## [DONNÉES FOURNIES]
<<<<
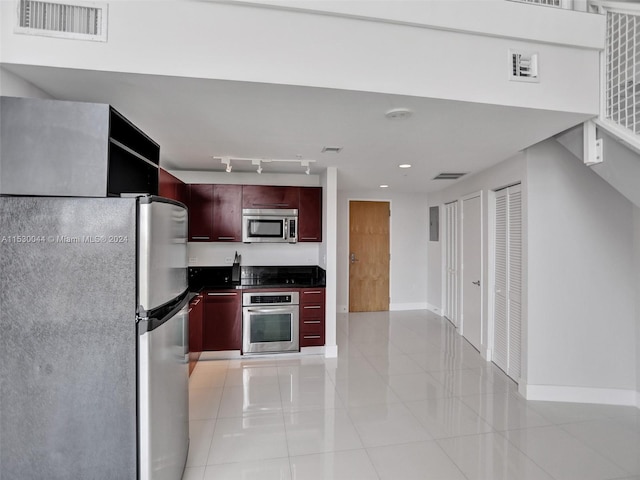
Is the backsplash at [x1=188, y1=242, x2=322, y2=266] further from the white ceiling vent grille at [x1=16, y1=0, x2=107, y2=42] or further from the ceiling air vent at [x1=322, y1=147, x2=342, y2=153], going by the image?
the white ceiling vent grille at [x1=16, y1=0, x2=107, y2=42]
>>>>
<<<<
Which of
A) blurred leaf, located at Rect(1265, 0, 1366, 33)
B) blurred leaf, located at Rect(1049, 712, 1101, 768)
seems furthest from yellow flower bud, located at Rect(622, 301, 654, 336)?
>>>>
## [CONSIGNE]
Relevez chaque ligne des données où figure la chaîne « vent ».

## [RÉSULTAT]
Is the backsplash at [x1=188, y1=242, x2=322, y2=266] further from the white ceiling vent grille at [x1=16, y1=0, x2=107, y2=42] or further from the ceiling air vent at [x1=322, y1=147, x2=342, y2=153], going by the image?
the white ceiling vent grille at [x1=16, y1=0, x2=107, y2=42]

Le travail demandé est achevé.